● **Tarefa obrigatória A**
Diga se cada afirmação abaixo está de acordo com o trecho, respondendo sim ou não e citando literalmente as palavras do trecho que decidem a questão. (i) As mulheres precisarão usar burca. (ii) Haverá anistia geral, inclusive para quem trabalhou para o antigo sistema. (iii) As traduções para o inglês melhoraram.
● **Tarefa obrigatória B**
Com base no trecho, responda:
(i) Quem conduziu a primeira coletiva de imprensa do Taleban?
(ii) A vingança é uma plataforma essencial de qual código?
(iii) "Inclusivo" é um código para a participação de quem?
● **Tarefa obrigatória C**
Devolva do trecho a parte que começa nas palavras "- O Emirado" e termina depois de "aqueles que permanecem.", copiada sem nenhuma alteração.

____ Trecho do texto

Por Pepe Escobar
A primeira coletiva de imprensa do Taleban após o terremoto geopolítico do momento Saigon no fim de semana, conduzida pelo porta-voz Zabihullah Mujahid, foi em si mesma uma virada de jogo.
O contraste não poderia ser maior com aqueles incautos pressuristas na embaixada do Taleban em Islamabad depois do 11 de setembro e antes do início do bombardeio americano – provando que se trata de um animal político inteiramente novo.
No entanto, algumas coisas nunca mudam. As traduções para o inglês continuam atrozes.
Estes são os principais pontos.
- Não há problema para as mulheres estudarem até a faculdade e continuarem a trabalhar. Eles só precisam usar o hijab (como no Qatar ou no Irã). Não há necessidade de usar burca. O Taleban insiste, “todos os direitos das mulheres serão garantidos dentro dos limites da lei islâmica”.
- O Emirado Islâmico “não ameaça ninguém” e não tratará ninguém como inimigo. Crucialmente, a vingança – uma plataforma essencial do código Pashtunwali – será abandonada, e isso é sem precedentes. Haverá uma anistia geral – incluindo pessoas que trabalharam para o antigo sistema alinhado pela OTAN. Os tradutores, por exemplo, não serão incomodados e não precisam sair do país.
- A segurança de embaixadas estrangeiras e organizações internacionais “é uma prioridade”. As forças especiais de segurança do Taleban protegerão tanto aqueles que deixam o Afeganistão quanto aqueles que permanecem.
- Um forte governo islâmico inclusivo será formado. “Inclusivo” é um código para a participação de mulheres e xiitas.

________
____ Dados listados

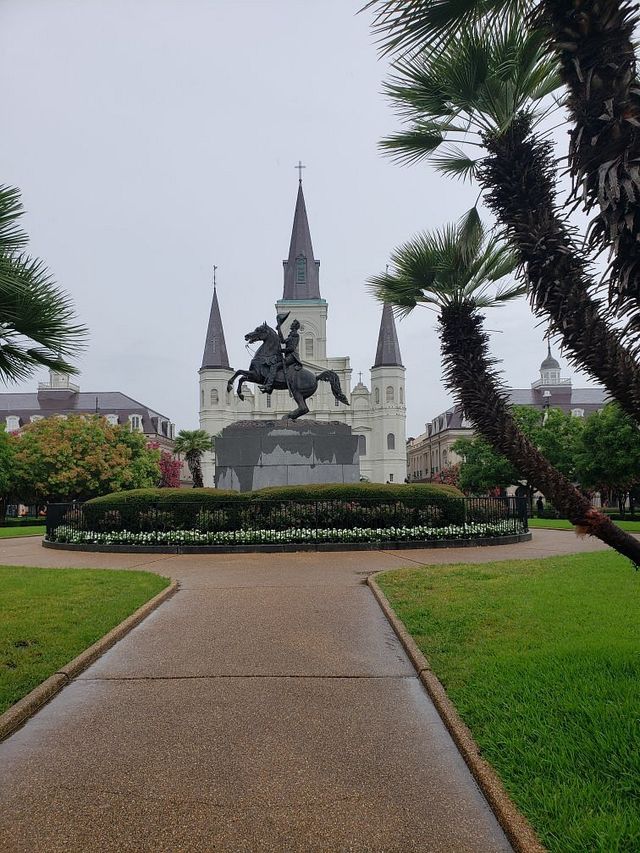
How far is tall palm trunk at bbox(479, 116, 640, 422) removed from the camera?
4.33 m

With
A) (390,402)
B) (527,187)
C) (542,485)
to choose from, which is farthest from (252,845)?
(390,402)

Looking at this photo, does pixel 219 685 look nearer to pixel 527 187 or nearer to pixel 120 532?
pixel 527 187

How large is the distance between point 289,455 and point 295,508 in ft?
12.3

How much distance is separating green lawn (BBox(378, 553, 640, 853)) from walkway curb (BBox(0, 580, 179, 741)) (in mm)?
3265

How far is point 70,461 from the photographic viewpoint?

________
____ Dados listados

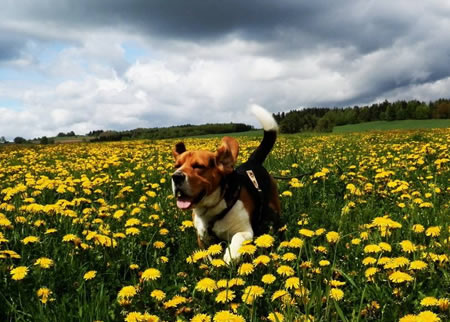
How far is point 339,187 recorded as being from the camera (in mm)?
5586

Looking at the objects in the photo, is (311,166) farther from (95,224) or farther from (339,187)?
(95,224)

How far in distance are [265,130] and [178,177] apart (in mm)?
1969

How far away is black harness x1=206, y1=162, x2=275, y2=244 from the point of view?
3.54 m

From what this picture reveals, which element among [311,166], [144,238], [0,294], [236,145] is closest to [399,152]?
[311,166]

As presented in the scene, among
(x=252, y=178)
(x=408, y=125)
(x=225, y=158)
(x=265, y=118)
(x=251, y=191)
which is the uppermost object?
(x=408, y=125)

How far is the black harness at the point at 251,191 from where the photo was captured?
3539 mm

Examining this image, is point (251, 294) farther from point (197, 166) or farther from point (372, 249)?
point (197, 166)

________

● **Resposta completa A**
(i) Não: "Não há necessidade de usar burca."
(ii) Sim: "Haverá uma anistia geral – incluindo pessoas que trabalharam para o antigo sistema alinhado pela OTAN."
(iii) Não: "As traduções para o inglês continuam atrozes."

● **Resposta completa B**
(i) O porta-voz Zabihullah Mujahid.
(ii) Do código Pashtunwali.
(iii) De mulheres e xiitas.

● **Resposta completa C**
- O Emirado Islâmico “não ameaça ninguém” e não tratará ninguém como inimigo. Crucialmente, a vingança – uma plataforma essencial do código Pashtunwali – será abandonada, e isso é sem precedentes. Haverá uma anistia geral – incluindo pessoas que trabalharam para o antigo sistema alinhado pela OTAN. Os tradutores, por exemplo, não serão incomodados e não precisam sair do país.
- A segurança de embaixadas estrangeiras e organizações internacionais “é uma prioridade”. As forças especiais de segurança do Taleban protegerão tanto aqueles que deixam o Afeganistão quanto aqueles que permanecem.